私達はいつも自分の心が平安で穏やかでいられたらいいのにと思っています。しかし、怒りなどのマイナスな感情を感じた途端に、そんな安らかな気持ちは吹っ飛んでしまいます。
それを避けるために、本当は怒りを感じているはずなのにそれを否定することで、平安のままでいるかのようにしてしまうのです。
そうした作業を自覚を持って行う場合もあるでしょうし、全く自覚ないままにしてしまうこともあるのです。いずれにしても感じているはずの感情を感じないようにするのは心にとっては負担となるのです。
そして感じないままに心の奥にしまわれた感情は消えることなくいつまでも残っているため、それが溜まりすぎてくると何らかの形で表面化してきます。
その時に初めて、自分はきっと今まで感情を我慢し続けてきたのだろうということに気づくことになるのです。
私達はさまざまな方法を使って、怒りを抑圧してしまいます。その一つは、恐怖です。強い恐怖を感じると、怒りは簡単に影を潜めてしまいます。
どんなに怒っていようと、怖さがそれを抑え込んで攻撃的な気持ちをなくしてしまう効果があるのです。
また、自己嫌悪や罪悪感も怒りを抑えます。自分が悪いのだからという思いが強ければ、それだけ相手を攻めようとする気持ちがなくなってしまうのです。

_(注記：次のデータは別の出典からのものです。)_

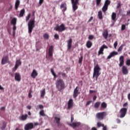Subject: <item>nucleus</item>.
Returning a JSON list of instances; mask_svg holds the SVG:
<instances>
[{
	"label": "nucleus",
	"mask_w": 130,
	"mask_h": 130,
	"mask_svg": "<svg viewBox=\"0 0 130 130\" xmlns=\"http://www.w3.org/2000/svg\"><path fill=\"white\" fill-rule=\"evenodd\" d=\"M100 104H101V103L100 102H96L94 105V108H99L100 106Z\"/></svg>",
	"instance_id": "nucleus-34"
},
{
	"label": "nucleus",
	"mask_w": 130,
	"mask_h": 130,
	"mask_svg": "<svg viewBox=\"0 0 130 130\" xmlns=\"http://www.w3.org/2000/svg\"><path fill=\"white\" fill-rule=\"evenodd\" d=\"M34 127V124L33 123H28L25 124L24 126L25 130H30L32 129Z\"/></svg>",
	"instance_id": "nucleus-10"
},
{
	"label": "nucleus",
	"mask_w": 130,
	"mask_h": 130,
	"mask_svg": "<svg viewBox=\"0 0 130 130\" xmlns=\"http://www.w3.org/2000/svg\"><path fill=\"white\" fill-rule=\"evenodd\" d=\"M126 16H130V10L127 11Z\"/></svg>",
	"instance_id": "nucleus-59"
},
{
	"label": "nucleus",
	"mask_w": 130,
	"mask_h": 130,
	"mask_svg": "<svg viewBox=\"0 0 130 130\" xmlns=\"http://www.w3.org/2000/svg\"><path fill=\"white\" fill-rule=\"evenodd\" d=\"M39 108H40V109H43V108H44V107L42 105H39Z\"/></svg>",
	"instance_id": "nucleus-54"
},
{
	"label": "nucleus",
	"mask_w": 130,
	"mask_h": 130,
	"mask_svg": "<svg viewBox=\"0 0 130 130\" xmlns=\"http://www.w3.org/2000/svg\"><path fill=\"white\" fill-rule=\"evenodd\" d=\"M103 37L105 39H107L108 37V30L107 29H104L103 32Z\"/></svg>",
	"instance_id": "nucleus-24"
},
{
	"label": "nucleus",
	"mask_w": 130,
	"mask_h": 130,
	"mask_svg": "<svg viewBox=\"0 0 130 130\" xmlns=\"http://www.w3.org/2000/svg\"><path fill=\"white\" fill-rule=\"evenodd\" d=\"M100 70H101V69L98 64H97L94 68L92 77L93 78H95V81L98 80V77L101 74V73L99 72H100Z\"/></svg>",
	"instance_id": "nucleus-2"
},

相手のことをかわいそうと感じることも、かなりの力で怒りを抑え付けてしまいます。似た感情として哀れみや場合によっては見下し、蔑みなどの感情も怒りを鎮める力を持っています。
そして最後に、理性による理屈も怒りを抑える効果があります。それは大抵、~だから仕方ないというような考えによって、怒りを感じなくしてしまいます。
このような様々な方法によって怒りを沈静化することになるのですが、それは表面上静かにさせることができるだけで、怒りという感情を消滅させたことにはなりません。
怒りは出来るだけ貯めないように気をつけるべきです。怒りを抑圧する習慣がついてしまっている人の場合には、意識的に怒りを感じるように訓練することです。
上記したような方法を使ってないかどうか、いつも自分の心に注意を向けてあげてることが大切です。そうして怒りとしっかり向き合って味わってあげることで、それを溶かすことができるのです。